Archive for August, 2009
August 31, 2009
I have two presentations in the next two months at conferences full of great content.
- Medicine 2.0 Congress in Toronto, September 17 and 18 – will be presenting on “Hospital Adoption of Medicine 2.0 – a Culture Shift” Twitter hashtag: #med2
- Reshape 09 - Second Health 2.0 Conference: Healthcare Communication is Changing in Nijmegen, The Netherlands, October 12 & 13. Presenting as a keynote on Health 2.0 trends. Twitter account @Reshape09
August 26, 2009
Gartner’s Hype Cycle for Emerging Technologies includes an evaluation of cloud computing. They view cloud computing as being at the Peak of Inflated Expectations. While companies look to the cloud for cost effective solutions, “The levels of hype around cloud computing in the IT industry are deafening, with every vendor expounding its cloud strategy…”
Another post on the Emerge Blog, sees cloud computing as a promise without hype noting three cloud based models:
- Infrastructure-as-a-Service (IaaS)
- Platform-as-a-Service (PaaS)
- Software-as-a-Service (SaaS)
This is a helpful formulation especially since so many platforms are becoming available in the Cloud and specifically in health care: Google Health and Healthvault to mention just two. While there is still concern about security in cloud computing limiting its adoption in health care, these three models should be considered when talking about private and hybrid clouds more common in the future of health care.
Also of note is the expansion of cloud offerings from Amazon. Adoption of Amazon Web Services faces some barriers: “The single biggest barrier to enterprise adoption that exists today is the
reluctance to live with one foot in each of two worlds, the on-premise IT
infrastructure and the world of the cloud. What Amazon Virtual Private Cloud
aims to do is bridge those two worlds.”
August 19, 2009
Gartner Research has produced its latest white paper on their hype cycle for Web 2.0 technologies. The technology is moving beyond hype into maturity and real value, even transformational. Specifically they note: “we see a number of potentially transformational technologies that will hit the
mainstream in less than five years, including Web 2.0, cloud computing, Internet
TV, virtual worlds and service-oriented architecture (SOA).”
Surprisingly, they see Twitter and Microblogging have peaked in the hype and will move toward some disillusionment. ReadWriteWeb is of the opinion that “Gartner may be underestimating the impact of microblogging.”
They note on cloud computing that the hype from vendors has increased (“Deafening”) which may “cloud” the real potential benefit of this transformation. Social Software Suites are also mentioned: “The movement from point tools to integrated suites has brought broader adoption
but also high expectations” which could lead to disillusionment. I wonder if Google Wave will meet or disappoint these expectations.
Health 2.0 is not mentioned. Will Gartner produce a hype cycle for Health 2.0?
August 13, 2009
In healthcare, there has been hesitancy to consider cloud computing in spite of the promise of funding for electronic medical records and perhaps HIE. The main issues in cloud computing and EMRs are security and availability. Security is governed by HIPAA including the upcoming regulations on data breaches. Security of EMRs and PHRs is also key in maintaining public trust in EMRs and by implication, medical practices. Availability is key as well as medical practices become dependent on real-time data from EMRs for medical decision making.
- Can the cloud provide the security and availability/reliabity for EMRs?
- Alternatively, are EMRs now becoming private clouds which can potentially interact with the public cloud, such as in the case of disease registries and public health initiatives?
- Are Health Information Exchanges at type of private cloud or would it be helpful to redefine them as such?

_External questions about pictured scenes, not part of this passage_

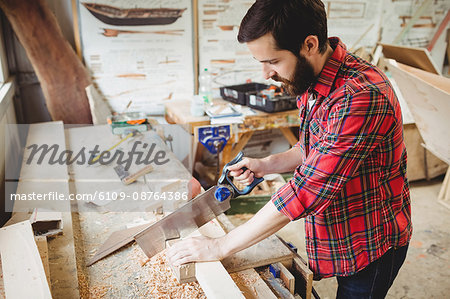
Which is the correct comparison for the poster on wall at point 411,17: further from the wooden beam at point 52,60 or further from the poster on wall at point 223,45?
the wooden beam at point 52,60

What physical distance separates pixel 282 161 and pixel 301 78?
1.57 feet

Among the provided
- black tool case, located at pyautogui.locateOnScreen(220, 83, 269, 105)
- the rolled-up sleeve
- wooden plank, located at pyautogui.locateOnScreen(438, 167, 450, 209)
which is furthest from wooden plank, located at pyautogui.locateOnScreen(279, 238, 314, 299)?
wooden plank, located at pyautogui.locateOnScreen(438, 167, 450, 209)

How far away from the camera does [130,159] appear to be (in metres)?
2.25

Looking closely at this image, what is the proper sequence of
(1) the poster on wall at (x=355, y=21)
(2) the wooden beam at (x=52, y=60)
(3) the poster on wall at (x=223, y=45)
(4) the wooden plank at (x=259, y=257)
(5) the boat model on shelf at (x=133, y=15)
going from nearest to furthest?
(4) the wooden plank at (x=259, y=257), (2) the wooden beam at (x=52, y=60), (5) the boat model on shelf at (x=133, y=15), (3) the poster on wall at (x=223, y=45), (1) the poster on wall at (x=355, y=21)

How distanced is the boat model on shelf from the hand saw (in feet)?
7.14

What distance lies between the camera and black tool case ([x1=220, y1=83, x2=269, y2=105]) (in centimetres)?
323

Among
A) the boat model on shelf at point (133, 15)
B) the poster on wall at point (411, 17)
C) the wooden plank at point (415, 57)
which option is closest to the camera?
the boat model on shelf at point (133, 15)

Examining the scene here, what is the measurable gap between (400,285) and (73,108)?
9.36ft

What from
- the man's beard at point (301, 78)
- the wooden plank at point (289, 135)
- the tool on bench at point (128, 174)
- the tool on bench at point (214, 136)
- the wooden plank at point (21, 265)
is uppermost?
the man's beard at point (301, 78)

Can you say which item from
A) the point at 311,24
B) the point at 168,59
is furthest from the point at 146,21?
the point at 311,24

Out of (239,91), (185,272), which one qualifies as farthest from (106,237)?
(239,91)

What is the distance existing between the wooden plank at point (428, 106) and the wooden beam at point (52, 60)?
8.04 ft

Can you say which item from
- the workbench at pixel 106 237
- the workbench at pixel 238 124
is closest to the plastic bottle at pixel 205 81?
the workbench at pixel 238 124

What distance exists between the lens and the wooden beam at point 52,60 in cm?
269
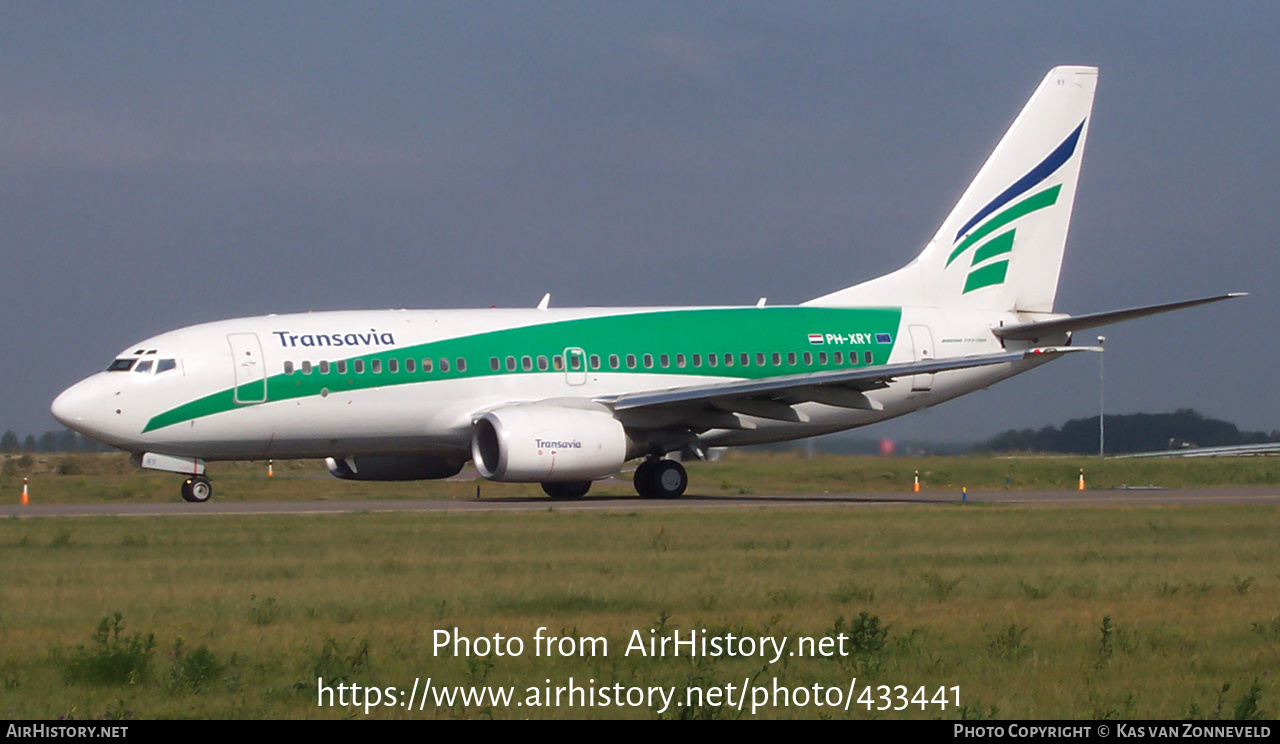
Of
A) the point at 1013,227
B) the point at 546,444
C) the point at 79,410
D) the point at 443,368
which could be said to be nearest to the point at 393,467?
the point at 443,368

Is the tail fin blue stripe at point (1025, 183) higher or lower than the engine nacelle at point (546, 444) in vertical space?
higher

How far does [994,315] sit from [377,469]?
46.2ft

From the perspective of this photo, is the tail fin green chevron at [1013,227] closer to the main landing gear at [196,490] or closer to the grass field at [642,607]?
the grass field at [642,607]

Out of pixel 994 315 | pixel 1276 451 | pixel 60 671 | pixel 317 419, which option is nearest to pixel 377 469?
pixel 317 419

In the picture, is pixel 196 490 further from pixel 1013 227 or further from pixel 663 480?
pixel 1013 227

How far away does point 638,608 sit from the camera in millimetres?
13477

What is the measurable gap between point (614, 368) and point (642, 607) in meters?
19.1

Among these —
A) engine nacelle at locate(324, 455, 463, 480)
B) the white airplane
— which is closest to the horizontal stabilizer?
the white airplane

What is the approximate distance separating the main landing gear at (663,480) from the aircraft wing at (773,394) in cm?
101

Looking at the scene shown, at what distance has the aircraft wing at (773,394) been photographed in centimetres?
3083

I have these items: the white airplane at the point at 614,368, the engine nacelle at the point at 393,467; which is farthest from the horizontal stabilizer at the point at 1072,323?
the engine nacelle at the point at 393,467

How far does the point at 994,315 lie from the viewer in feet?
119

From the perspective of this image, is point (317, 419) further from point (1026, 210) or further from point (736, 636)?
point (736, 636)

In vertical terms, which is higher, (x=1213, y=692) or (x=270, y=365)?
(x=270, y=365)
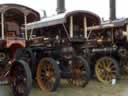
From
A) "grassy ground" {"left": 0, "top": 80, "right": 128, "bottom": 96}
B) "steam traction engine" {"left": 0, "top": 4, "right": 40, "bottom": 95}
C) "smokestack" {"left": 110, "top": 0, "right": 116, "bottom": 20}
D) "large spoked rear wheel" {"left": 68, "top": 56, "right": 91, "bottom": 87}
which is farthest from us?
"smokestack" {"left": 110, "top": 0, "right": 116, "bottom": 20}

Several recent articles give some insight into this issue:
- The New Sentinel Network — Improving the Evidence of Medical-Product Safety – NEJM, 8/13
- Einstein, Sharks and Clouds: IT Security In The Cloud – .NET Developer’s Journal
- Cloud computing for the enterprise: Part 1: Capturing the cloud – IBM Developer Works
- 1 In 3 Developers Working On Private Cloud Apps- Information Week
August 11, 2009
As the debate heats up on healthcare reform, the Obama administration has now put out a Reality Check to counter the negative campaign against reform addressing both rational concerns like the benefits and burdens to small businesses and some irrational ones. Perhaps what is needed is a way to simplify the message of this complex reform without diluting it or dumbing it down. How about 10-12 areas of reform put into one document (aka, talking points), which summarize the key areas that the reform will take, such as,
- access to insurance including removing exclusions for preexisting illness
- consumer protection
- healthcare IT including PHRs and Health 2.0 and meaningful use
- cost controls
- quality outcomes including comparative effectiveness
- how it helps business and the economy
Such a document should include no buzz words or government 3 or 4 letter abbreviations, such as, ARRA. Some of this is already on the HealthReform.gov website but the President should try to break this down more consistently.